Eine andere Möglichkeit, Lebenshöfe zu unterstützen, besteht darin, Arbeitskraft zu spenden. Immer wieder werden ehrenamtliche Helferinnen und Helfer für bestimmte Tätigkeiten oder auch allgemein für einen längeren Zeitraum gesucht. Die Aufgaben können darin bestehen, die Tiere zu füttern, Zäune zu reparieren, Unkraut zu jäten, Ställe zu bauen, zu kochen oder diversen anderen Tätigkeiten nachzugehen –niemand benötigt eine Ausbildung zur Tierpflegerin/zum Tierpfleger, um einen Tag, ein Wochenende oder einen Monat helfen zu können.

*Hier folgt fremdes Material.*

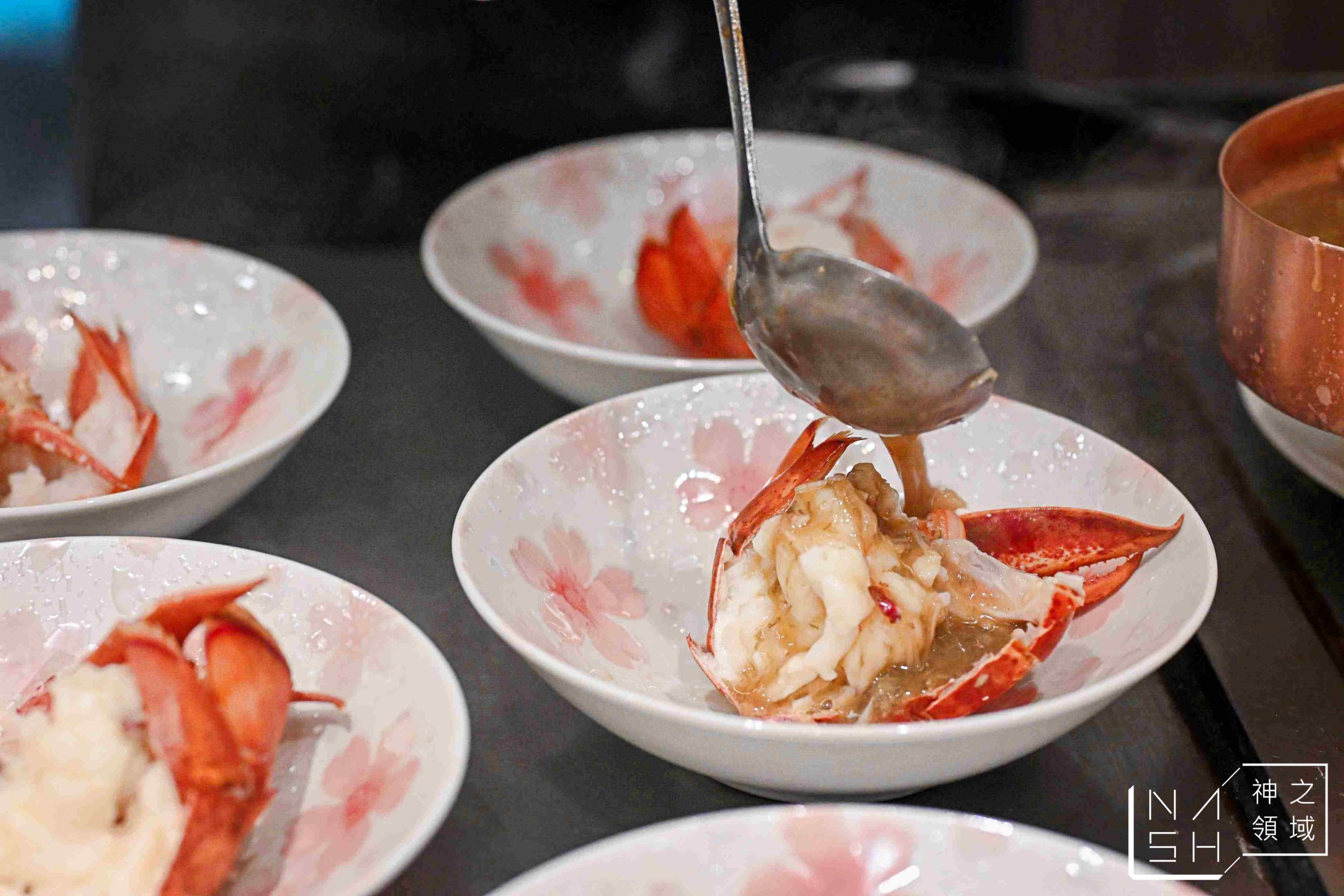  @Nash，神之領域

Wir möchten uns explizit dafür aussprechen, die oben genannten veganen Lebenshöfe durch einmalige Spenden, ehrenamtliche Arbeit oder Patenschaften zu unterstützen. Für jedes einzelne gerettete Tier hat sich alles geändert. Viele von ihnen spüren erstmalig Gras unter den Füßen, sie können eine längere Strecke rennen, Kontakt mit Artgenossen aufnehmen, die Jahreszeiten kennenlernen und ihrem natürlichen Verhalten nachgehen. Diese Tiere wurden für uns Menschen gezüchtet, wir tragen die Verantwortung für sie. Wir sollten sie in ihrem neuen, ihrem ersten richtigen Leben unterstützen. Wir möchten uns daher explizit dafür aussprechen, die oben genannten veganen Lebenshöfe durch einmalige Spenden, ehrenamtliche Arbeit oder Patenschaften zu unterstützen.

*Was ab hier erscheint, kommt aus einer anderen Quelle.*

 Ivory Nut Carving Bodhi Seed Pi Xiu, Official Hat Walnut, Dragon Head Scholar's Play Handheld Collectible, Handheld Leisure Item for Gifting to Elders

Das Patentier der Veganen Bewegung

Wir haben uns im Mai 2015 entschlossen, eine Patenschaft für ein Schaf zu übernehmen. Moritz, wohnhaft im Land der Tiere, überzeugte uns mit seiner ausgefallenen Frisur und dem treuherzigen Blick. Wir sind gespannt auf Moritz´ Entwicklung und wünschen ihm und den anderen Tieren des Hofs alles Gute!